Fabry patients and standard echocardiographic characteristics
| Patient | LVEF (%) | IVSd (cm) | LVPWd (cm) | LVIDd (cm) | RVd (cm) | TAPSE (cm) | LA volume index (ml/m2) | TR maximum velocity (m/s) | E/e’ ratio | E/A ratio |
|---|---|---|---|---|---|---|---|---|---|---|
| 1 | 63.2 | 1.1 | 1.1 | 5.7 | 3.6 | 2.1 | 29 | 2.1 | 6.2 | 1.1 |
| 2 | 57.5 | 1.1 | 1.0 | 3.9 | 9.1 | 1.2 | 21.2 | 2.3 | 13 | 1.1 |
| 3 | 60 | 1.2 | 1.1 | 3.7 | 3.1 | 2.2 | 28 | 1.8 | 7.1 | 1.6 |
| 4 | 65 | 1.1 | 1.2 | 4.1 | 3.4 | 2.1 | 27.7 | 2.6 | 13.4 | 0.9 |
| 5 | 62.9 | 0.8 | 0.8 | 3.9 | 3.1 | 1.9 | 24.4 | 1.8 | 9.2 | 1.3 |
| 6 | 60.4 | 0.9 | 0.9 | 4.2 | 3.8 | 1.6 | 24.9 | 1.7 | 8.7 | 1.8 |
| 7 | 79.3 | 2.1 | 1.9 | 3.9 | 2.9 | 1.3 | 96 | 2 | 9.1 | 1.2 |
| 8 | 68.3 | 1.2 | 1.2 | 3.8 | 3.3 | 2 48. | 8 | 2.5 | 18.4 | 1.6 |
| 9 | 61 | 0.8 | 0.8 | 4.3 | 2.6 | 1.8 | 18.5 | 1.6 | 8.2 | 1.9 |
| Mean | 64.6±6.1 | 1.2±0.4 | 1.1±0.3 | 4.2±0.6 | 4±1.9 | 1.8±0.3 | 37.5±22.9 | 2.1±0.3 | 10.6±3.7 | 1.3±0.3 |
LVEF=Left ventricular ejection fraction, IVSd=Interventricular septum during diastole, LVPWd=Left ventricular posterior wall during diastole, LVIDd=Left ventricular internal diameter during diastole, RVd=Right ventricular diameter during diastole, TAPSE=Tricuspid annular plane systolic excursion, LA=Left atrium, TR=Tricuspid regurgitation
Regional strain patterns
Apical four-chamber strain evaluation showed abnormal patterns in basal inferoseptal (−13% ± 10.1%) and mid inferoseptal (−12% ± 9.5%) segments, compared to other segments. Similar to apical two-chamber view, basal and mid inferior segments had abnormal strain patterns, −12.8% ±10.7% and − 13% ± 9.8%, respectively, while other segments tended to have regional strain near normal value of − 18.

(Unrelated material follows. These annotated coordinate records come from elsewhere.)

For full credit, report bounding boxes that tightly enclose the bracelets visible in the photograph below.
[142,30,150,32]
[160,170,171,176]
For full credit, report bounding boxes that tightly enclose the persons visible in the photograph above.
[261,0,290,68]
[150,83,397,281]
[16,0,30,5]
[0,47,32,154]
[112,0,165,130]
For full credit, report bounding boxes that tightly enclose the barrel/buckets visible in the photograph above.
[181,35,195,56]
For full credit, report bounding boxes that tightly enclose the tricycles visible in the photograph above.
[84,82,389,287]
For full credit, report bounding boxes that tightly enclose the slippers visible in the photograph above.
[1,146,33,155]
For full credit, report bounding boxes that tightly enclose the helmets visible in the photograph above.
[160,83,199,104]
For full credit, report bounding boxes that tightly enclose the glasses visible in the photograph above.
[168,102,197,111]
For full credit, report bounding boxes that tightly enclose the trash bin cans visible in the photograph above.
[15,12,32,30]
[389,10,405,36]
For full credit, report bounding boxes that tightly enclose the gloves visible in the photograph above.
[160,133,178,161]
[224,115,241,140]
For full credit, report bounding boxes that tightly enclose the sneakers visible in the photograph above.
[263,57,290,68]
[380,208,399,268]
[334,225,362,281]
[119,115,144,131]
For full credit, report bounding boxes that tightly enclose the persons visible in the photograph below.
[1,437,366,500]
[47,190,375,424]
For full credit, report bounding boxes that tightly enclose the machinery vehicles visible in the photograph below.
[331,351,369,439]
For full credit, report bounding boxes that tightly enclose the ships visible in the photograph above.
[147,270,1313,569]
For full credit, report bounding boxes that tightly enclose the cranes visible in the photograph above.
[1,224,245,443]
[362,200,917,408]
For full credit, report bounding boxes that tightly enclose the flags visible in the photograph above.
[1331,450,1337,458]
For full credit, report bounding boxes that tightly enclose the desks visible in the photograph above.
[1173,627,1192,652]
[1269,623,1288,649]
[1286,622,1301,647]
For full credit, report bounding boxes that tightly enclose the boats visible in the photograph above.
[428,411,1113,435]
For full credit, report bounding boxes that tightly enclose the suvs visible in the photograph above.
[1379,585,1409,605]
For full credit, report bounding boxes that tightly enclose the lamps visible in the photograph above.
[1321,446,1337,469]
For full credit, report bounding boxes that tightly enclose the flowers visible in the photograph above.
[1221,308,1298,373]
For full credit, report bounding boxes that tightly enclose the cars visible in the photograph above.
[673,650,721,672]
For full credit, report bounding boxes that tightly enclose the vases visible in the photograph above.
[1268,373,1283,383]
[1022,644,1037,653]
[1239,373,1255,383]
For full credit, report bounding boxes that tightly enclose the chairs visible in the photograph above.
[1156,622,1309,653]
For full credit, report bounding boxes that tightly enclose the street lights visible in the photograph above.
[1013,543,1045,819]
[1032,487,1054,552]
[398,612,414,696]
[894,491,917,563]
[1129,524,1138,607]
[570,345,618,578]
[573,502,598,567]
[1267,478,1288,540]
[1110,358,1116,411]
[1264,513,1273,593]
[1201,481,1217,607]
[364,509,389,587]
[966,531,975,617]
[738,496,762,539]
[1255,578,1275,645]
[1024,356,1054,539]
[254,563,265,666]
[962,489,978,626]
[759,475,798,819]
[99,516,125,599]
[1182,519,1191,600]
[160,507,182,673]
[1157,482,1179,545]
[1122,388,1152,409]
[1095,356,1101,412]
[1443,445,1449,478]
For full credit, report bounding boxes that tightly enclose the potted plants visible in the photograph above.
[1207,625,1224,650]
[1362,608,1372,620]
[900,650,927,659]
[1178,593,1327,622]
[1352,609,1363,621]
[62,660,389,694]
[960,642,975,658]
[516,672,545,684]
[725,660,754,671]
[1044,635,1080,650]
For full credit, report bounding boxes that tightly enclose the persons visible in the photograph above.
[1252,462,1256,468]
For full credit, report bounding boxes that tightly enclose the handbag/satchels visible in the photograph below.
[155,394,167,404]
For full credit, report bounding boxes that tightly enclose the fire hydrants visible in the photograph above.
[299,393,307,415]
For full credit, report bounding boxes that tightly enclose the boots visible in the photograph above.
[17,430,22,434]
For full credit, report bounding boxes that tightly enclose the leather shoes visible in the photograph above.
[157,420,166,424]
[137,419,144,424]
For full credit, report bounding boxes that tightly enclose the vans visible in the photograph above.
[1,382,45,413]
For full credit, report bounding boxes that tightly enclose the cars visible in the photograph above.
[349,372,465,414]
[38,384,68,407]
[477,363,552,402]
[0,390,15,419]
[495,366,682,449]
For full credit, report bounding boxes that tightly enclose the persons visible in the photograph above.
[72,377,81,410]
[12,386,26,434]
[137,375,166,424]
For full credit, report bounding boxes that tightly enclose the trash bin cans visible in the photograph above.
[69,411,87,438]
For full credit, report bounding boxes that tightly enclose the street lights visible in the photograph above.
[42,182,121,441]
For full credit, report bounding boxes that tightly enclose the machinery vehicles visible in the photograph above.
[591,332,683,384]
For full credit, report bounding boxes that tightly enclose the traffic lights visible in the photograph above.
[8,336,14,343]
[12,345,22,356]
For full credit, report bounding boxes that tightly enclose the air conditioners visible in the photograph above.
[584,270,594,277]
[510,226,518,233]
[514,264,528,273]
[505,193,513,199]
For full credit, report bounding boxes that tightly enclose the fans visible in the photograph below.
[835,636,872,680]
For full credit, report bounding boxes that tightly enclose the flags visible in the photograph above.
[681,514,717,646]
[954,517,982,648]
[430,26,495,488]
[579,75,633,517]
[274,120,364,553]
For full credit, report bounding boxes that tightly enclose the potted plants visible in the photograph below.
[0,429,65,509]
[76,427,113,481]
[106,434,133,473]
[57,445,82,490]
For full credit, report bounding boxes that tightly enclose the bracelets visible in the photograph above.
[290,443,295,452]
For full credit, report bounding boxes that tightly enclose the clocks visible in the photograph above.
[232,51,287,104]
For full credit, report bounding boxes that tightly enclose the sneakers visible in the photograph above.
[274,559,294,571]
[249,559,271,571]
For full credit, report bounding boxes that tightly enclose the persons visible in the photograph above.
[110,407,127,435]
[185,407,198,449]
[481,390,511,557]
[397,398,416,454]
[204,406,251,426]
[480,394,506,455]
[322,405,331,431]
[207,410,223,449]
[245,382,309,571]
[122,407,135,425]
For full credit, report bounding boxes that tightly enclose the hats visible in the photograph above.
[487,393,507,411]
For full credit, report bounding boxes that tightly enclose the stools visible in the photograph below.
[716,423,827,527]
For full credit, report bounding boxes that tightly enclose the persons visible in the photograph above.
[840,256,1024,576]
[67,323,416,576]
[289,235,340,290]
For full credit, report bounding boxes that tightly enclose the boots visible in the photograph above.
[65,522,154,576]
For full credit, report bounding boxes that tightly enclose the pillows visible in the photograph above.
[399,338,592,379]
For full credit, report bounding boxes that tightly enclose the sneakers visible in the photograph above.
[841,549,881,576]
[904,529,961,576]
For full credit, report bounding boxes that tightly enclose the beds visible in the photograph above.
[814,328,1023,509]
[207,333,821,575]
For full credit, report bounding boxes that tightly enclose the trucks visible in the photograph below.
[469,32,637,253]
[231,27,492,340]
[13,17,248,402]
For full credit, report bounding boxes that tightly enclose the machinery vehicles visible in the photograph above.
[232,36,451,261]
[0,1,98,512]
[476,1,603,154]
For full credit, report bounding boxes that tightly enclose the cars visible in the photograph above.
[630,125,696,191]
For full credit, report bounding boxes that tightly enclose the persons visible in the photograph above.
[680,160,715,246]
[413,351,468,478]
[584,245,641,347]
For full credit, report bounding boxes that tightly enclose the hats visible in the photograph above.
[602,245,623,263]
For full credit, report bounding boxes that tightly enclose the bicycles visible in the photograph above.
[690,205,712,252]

From these cases, several important observations can be made. First, there was an inverse relationship between LV wall thickness and regional strain abnormalities in basal and mid inferoseptal segments. Pearson correlation analysis shows a significant correlation between IVS thickness and mid inferoseptal segment abnormality (r = 0.9, P = 0.003) and between LVPW thickness and mid inferoseptal segment abnormality (r = 0.8, P = 0.005). There was also a weak correlation between basal inferoseptal regional strain with IVS and LVPW thickness, though not statistically significant [Figure 1]. Second, there was no clear association of right ventricular systolic function or diameter with specific strain patterns. Third, there was no clear correlation between LV systolic function and strain patterns.
Figure 1.
Correlation between interventricular septal and left ventricular posterior wall thickness with mid and basal inferoseptal regional strain patterns. There is an inverse relationship between left ventricular wall thickness and strain pattern in basal and mid inferoseptal segments. Pearson correlation analysis shows significant correlation between interventricular septal thickness and mid inferoseptal segment (r = 0.9, P = 0.003) and between left ventricular posterior wall thickness and mid inferoseptal segment (r = 0.8, P = 0.005)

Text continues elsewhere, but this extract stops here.